Hundertwasser was thought to be a natural heir to Gustav Klimt artistically, with the heavy use of pattern and decoration in his paintings (above). In the 1950s though, as well as painting, Hundertwasser became involved in humanitarian political and environmental activism, and applied himself to the field of architecture.
As an architect Hundertwasser was opposed to the earlier modernist work of fellow Austrian architect Adolf Loos, who advocated against decorative elements in architecture. Hundertwasser thought straight lines godless and immoral, and that anything drawn with a ruler was done without feeling. Hundertwasser also expressed the idea that austere buildings and environments were the cause of human unhappiness. There certainly appears to be some truth in this opinion with the recent rethink and demolition of many older council estates.
The Hundertwasserhaus was built during 1983-85 with the aid of architects Josef Krawina and Peter Pelikan, and within there are a range of apartments, offices, and private and communal terraces. The design of Hundertwasserhaus employs organic principles such as the use of uneven floors which Hundertwasser called "a melody to the feet", onion domes, a roof covered in grass, and trees growing inside the rooms.
The Hundertwasserhaus is certainly an interesting building. Refreshing as it is to see a radically different architectural style in Vienna, I personally do not think it has aged well. To my eyes it looks dated. It seems to be a mish-mash of styles randomly thrown together, and decorated with bright, (now badly faded) paint, and a few mosaic tiles half-heartedly slapped on. I think Gaudi's visions of organic architecture in Barcelona are much more fully realised and cohesive, given that he had full control of his projects. Money may also be a factor. Gaudi's patrons had pockets deep enough for him to fully indulge his fantastic visions without him having to compromise on design or materials financially. For this project Hundertwasser was largely reliant on the skills and talents of the other two fully fledged architects.
In a city of row upon row of neoclassical architectural pastiche you can understand Hundertwasser's desire to rebel, and create something new and unique as the Secssionists before him did, but I don't think Hundertwasserhaus is the solution. Above is a picture of the building with it's neighbour, which is more uniform and typical of neo-classical Viennese architectural styles found in the Innere Stadt. I don't understand how, or why the British phone box fits in (two picture above), but it certainly adds to the random mix.
Across the way from Hundertwasserhaus is the Kalke Village of cafes and shops, designed on the principles and handiwork of Hundertwasser. As an environment I found it quite contrived and like a theme park. I really did not like the atmosphere in the Kalke Village which seemed to be aimed specifically at getting tourists and visitors to part with their money, so I exited pretty swiftly.
As the apartments and offices in Hundertwasserhaus are private, the public does not have access.

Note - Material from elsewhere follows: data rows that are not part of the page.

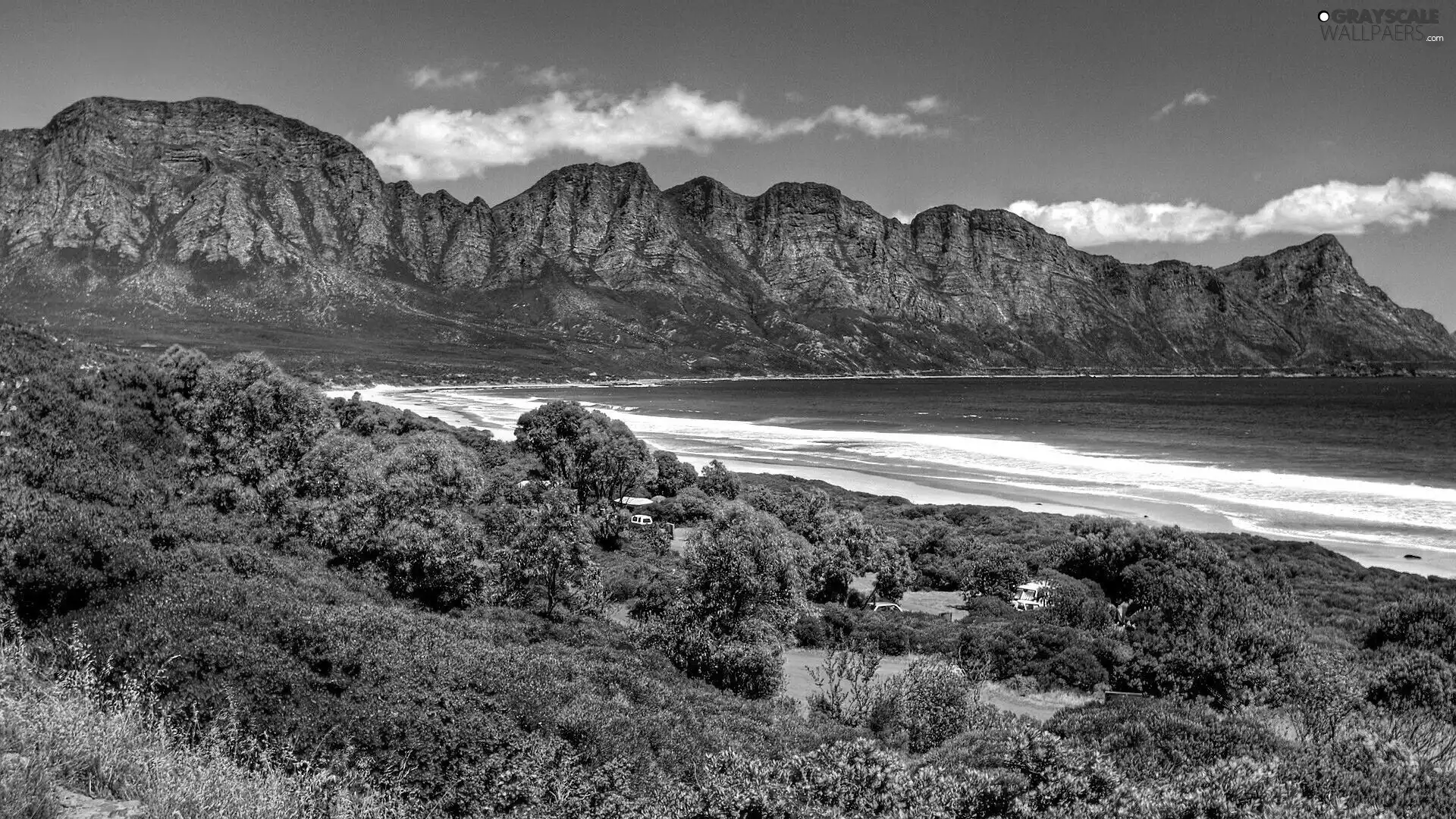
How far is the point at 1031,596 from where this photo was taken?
28859mm

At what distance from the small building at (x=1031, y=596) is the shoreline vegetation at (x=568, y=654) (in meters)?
0.41

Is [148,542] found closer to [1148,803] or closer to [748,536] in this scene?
[748,536]

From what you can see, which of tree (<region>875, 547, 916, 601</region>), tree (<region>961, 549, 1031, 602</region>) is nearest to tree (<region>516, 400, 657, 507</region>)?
tree (<region>875, 547, 916, 601</region>)

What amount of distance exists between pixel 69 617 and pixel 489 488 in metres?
27.2

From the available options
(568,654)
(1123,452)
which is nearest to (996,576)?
(568,654)

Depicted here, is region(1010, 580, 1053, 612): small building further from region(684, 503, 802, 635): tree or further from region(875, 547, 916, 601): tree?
region(684, 503, 802, 635): tree

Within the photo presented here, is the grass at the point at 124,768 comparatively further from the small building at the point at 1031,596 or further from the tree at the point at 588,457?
the tree at the point at 588,457

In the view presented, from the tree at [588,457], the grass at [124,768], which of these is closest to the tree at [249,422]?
the tree at [588,457]

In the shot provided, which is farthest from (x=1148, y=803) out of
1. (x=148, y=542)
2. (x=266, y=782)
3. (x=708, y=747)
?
(x=148, y=542)

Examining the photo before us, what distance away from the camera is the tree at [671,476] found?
163 ft

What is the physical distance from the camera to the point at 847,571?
29.6 m

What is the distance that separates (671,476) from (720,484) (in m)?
4.31

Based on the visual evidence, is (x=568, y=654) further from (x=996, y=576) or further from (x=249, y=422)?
(x=996, y=576)

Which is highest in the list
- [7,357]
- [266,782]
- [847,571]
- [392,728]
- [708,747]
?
[7,357]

I would be interested though, out of curiosity to see the interiors with undulating floors, and wonder how practical those inhabitants with trees growing in their apartments with limbs supposedly extending out of the windows find this experience.
There was another Hundertwasser architectural project nearby, but after seeing Hundertwasserhaus I didn't feel particularly inspired enough to seek it out.